→ PROVIDED INFORMATION:
----

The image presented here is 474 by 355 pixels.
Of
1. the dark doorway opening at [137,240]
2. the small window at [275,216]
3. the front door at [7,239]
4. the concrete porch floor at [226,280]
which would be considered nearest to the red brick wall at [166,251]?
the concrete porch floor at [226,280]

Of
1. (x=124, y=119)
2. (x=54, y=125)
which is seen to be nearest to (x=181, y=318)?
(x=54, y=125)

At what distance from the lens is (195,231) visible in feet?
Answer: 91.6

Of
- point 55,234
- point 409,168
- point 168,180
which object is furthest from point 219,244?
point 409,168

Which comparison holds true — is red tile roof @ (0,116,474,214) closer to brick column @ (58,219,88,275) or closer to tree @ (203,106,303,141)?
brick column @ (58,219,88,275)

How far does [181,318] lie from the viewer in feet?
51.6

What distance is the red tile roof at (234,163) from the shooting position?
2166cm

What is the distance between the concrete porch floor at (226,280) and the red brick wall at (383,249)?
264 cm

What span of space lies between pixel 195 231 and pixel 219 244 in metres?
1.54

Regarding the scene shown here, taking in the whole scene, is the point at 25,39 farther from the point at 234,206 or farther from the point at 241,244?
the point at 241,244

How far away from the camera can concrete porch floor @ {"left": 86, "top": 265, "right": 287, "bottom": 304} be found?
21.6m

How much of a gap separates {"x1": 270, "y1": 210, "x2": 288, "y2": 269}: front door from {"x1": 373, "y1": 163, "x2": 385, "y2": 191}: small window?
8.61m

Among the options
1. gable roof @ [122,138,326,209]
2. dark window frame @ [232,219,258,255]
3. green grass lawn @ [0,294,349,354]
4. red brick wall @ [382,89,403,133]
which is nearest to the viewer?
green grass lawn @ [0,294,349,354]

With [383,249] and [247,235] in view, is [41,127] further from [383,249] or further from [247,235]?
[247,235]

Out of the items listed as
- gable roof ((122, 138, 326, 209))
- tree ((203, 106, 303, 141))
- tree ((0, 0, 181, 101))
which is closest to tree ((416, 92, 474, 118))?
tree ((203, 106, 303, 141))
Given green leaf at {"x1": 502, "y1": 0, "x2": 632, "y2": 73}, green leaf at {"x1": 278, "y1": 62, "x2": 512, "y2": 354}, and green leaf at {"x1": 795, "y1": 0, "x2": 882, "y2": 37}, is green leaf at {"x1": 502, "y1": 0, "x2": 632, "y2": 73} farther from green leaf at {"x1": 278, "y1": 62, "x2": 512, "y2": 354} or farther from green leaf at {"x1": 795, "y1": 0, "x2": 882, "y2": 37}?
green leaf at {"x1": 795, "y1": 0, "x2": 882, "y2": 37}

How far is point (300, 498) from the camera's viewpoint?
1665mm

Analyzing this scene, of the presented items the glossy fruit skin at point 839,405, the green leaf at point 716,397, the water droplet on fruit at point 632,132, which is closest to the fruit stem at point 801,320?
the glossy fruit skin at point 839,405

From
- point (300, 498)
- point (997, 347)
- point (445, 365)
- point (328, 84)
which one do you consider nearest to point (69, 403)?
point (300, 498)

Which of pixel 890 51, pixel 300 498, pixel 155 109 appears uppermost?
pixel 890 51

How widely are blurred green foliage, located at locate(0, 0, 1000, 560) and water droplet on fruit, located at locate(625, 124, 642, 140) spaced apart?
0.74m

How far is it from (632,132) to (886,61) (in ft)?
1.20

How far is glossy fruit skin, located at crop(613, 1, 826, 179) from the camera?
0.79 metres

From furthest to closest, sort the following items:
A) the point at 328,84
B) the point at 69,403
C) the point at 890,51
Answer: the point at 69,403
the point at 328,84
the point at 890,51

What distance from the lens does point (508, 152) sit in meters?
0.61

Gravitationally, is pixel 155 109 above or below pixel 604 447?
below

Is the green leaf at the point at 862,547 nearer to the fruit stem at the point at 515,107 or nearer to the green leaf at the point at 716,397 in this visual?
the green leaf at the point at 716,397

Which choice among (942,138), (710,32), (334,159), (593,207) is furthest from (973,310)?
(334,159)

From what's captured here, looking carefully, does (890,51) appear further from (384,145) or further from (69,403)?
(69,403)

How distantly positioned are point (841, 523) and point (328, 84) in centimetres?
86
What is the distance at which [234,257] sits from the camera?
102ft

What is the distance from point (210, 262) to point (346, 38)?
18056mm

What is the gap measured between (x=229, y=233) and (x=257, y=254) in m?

----

→ YOUR TASK: Set out all of the material above as a Markdown table with two columns, Row and Text. Give each line its own numbered row and skip the blank lines.

→ CORRECT RESPONSE:
| Row | Text |
|---|---|
| 1 | The image presented here is 474 by 355 pixels. |
| 2 | Of |
| 3 | 1. the dark doorway opening at [137,240] |
| 4 | 2. the small window at [275,216] |
| 5 | 3. the front door at [7,239] |
| 6 | 4. the concrete porch floor at [226,280] |
| 7 | which would be considered nearest to the red brick wall at [166,251]? |
| 8 | the concrete porch floor at [226,280] |
| 9 | Of |
| 10 | 1. (x=124, y=119) |
| 11 | 2. (x=54, y=125) |
| 12 | which is seen to be nearest to (x=181, y=318)? |
| 13 | (x=54, y=125) |
| 14 | At what distance from the lens is (195,231) visible in feet? |
| 15 | Answer: 91.6 |
| 16 | Of |
| 17 | - point 55,234 |
| 18 | - point 409,168 |
| 19 | - point 168,180 |
| 20 | which object is furthest from point 219,244? |
| 21 | point 409,168 |
| 22 | Which comparison holds true — is red tile roof @ (0,116,474,214) closer to brick column @ (58,219,88,275) or closer to tree @ (203,106,303,141)? |
| 23 | brick column @ (58,219,88,275) |
| 24 | How far does [181,318] lie from the viewer in feet? |
| 25 | 51.6 |
| 26 | What distance is the red tile roof at (234,163) from the shooting position? |
| 27 | 2166cm |
| 28 | What is the distance between the concrete porch floor at (226,280) and the red brick wall at (383,249)? |
| 29 | 264 cm |
| 30 | What span of space lies between pixel 195 231 and pixel 219 244 in metres? |
| 31 | 1.54 |
| 32 | Regarding the scene shown here, taking in the whole scene, is the point at 25,39 farther from the point at 234,206 or farther from the point at 241,244? |
| 33 | the point at 241,244 |
| 34 | How far away from the camera can concrete porch floor @ {"left": 86, "top": 265, "right": 287, "bottom": 304} be found? |
| 35 | 21.6m |
| 36 | How much of a gap separates {"x1": 270, "y1": 210, "x2": 288, "y2": 269}: front door from {"x1": 373, "y1": 163, "x2": 385, "y2": 191}: small window? |
| 37 | 8.61m |
| 38 | Among the options |
| 39 | 1. gable roof @ [122,138,326,209] |
| 40 | 2. dark window frame @ [232,219,258,255] |
| 41 | 3. green grass lawn @ [0,294,349,354] |
| 42 | 4. red brick wall @ [382,89,403,133] |
| 43 | which is nearest to the viewer? |
| 44 | green grass lawn @ [0,294,349,354] |
| 45 | With [383,249] and [247,235] in view, is [41,127] further from [383,249] or further from [247,235]? |
| 46 | [247,235] |
| 47 | Out of the items listed as |
| 48 | - gable roof ((122, 138, 326, 209)) |
| 49 | - tree ((203, 106, 303, 141)) |
| 50 | - tree ((0, 0, 181, 101)) |
| 51 | which is closest to tree ((416, 92, 474, 118))? |
| 52 | tree ((203, 106, 303, 141)) |
| 53 | Given green leaf at {"x1": 502, "y1": 0, "x2": 632, "y2": 73}, green leaf at {"x1": 278, "y1": 62, "x2": 512, "y2": 354}, and green leaf at {"x1": 795, "y1": 0, "x2": 882, "y2": 37}, is green leaf at {"x1": 502, "y1": 0, "x2": 632, "y2": 73} farther from green leaf at {"x1": 278, "y1": 62, "x2": 512, "y2": 354} or farther from green leaf at {"x1": 795, "y1": 0, "x2": 882, "y2": 37}? |
| 54 | green leaf at {"x1": 795, "y1": 0, "x2": 882, "y2": 37} |
| 55 | How far is point (300, 498) from the camera's viewpoint? |
| 56 | 1665mm |
| 57 | Analyzing this scene, of the presented items the glossy fruit skin at point 839,405, the green leaf at point 716,397, the water droplet on fruit at point 632,132, which is closest to the fruit stem at point 801,320? |
| 58 | the glossy fruit skin at point 839,405 |
| 59 | From |
| 60 | - point (300, 498) |
| 61 | - point (997, 347) |
| 62 | - point (445, 365) |
| 63 | - point (328, 84) |
| 64 | which one do you consider nearest to point (69, 403)? |
| 65 | point (300, 498) |
| 66 | Which of pixel 890 51, pixel 300 498, pixel 155 109 appears uppermost? |
| 67 | pixel 890 51 |
| 68 | How widely are blurred green foliage, located at locate(0, 0, 1000, 560) and water droplet on fruit, located at locate(625, 124, 642, 140) spaced apart? |
| 69 | 0.74m |
| 70 | How far is it from (632,132) to (886,61) (in ft)? |
| 71 | 1.20 |
| 72 | How far is glossy fruit skin, located at crop(613, 1, 826, 179) from the camera? |
| 73 | 0.79 metres |
| 74 | From furthest to closest, sort the following items: |
| 75 | A) the point at 328,84 |
| 76 | B) the point at 69,403 |
| 77 | C) the point at 890,51 |
| 78 | Answer: the point at 69,403 |
| 79 | the point at 328,84 |
| 80 | the point at 890,51 |
| 81 | What distance from the lens does point (508, 152) sit in meters? |
| 82 | 0.61 |
| 83 | Gravitationally, is pixel 155 109 above or below pixel 604 447? |
| 84 | below |
| 85 | Is the green leaf at the point at 862,547 nearer to the fruit stem at the point at 515,107 or nearer to the green leaf at the point at 716,397 in this visual? |
| 86 | the green leaf at the point at 716,397 |
| 87 | Which choice among (942,138), (710,32), (334,159), (593,207) is furthest from (973,310)? |
| 88 | (334,159) |
| 89 | From what's captured here, looking carefully, does (890,51) appear further from (384,145) or further from (69,403)? |
| 90 | (69,403) |
| 91 | How distantly positioned are point (841, 523) and point (328, 84) in centimetres? |
| 92 | 86 |
| 93 | What is the distance at which [234,257] sits from the camera? |
| 94 | 102ft |
| 95 | What is the distance from point (210, 262) to point (346, 38)? |
| 96 | 18056mm |
| 97 | What is the gap measured between (x=229, y=233) and (x=257, y=254) in m? |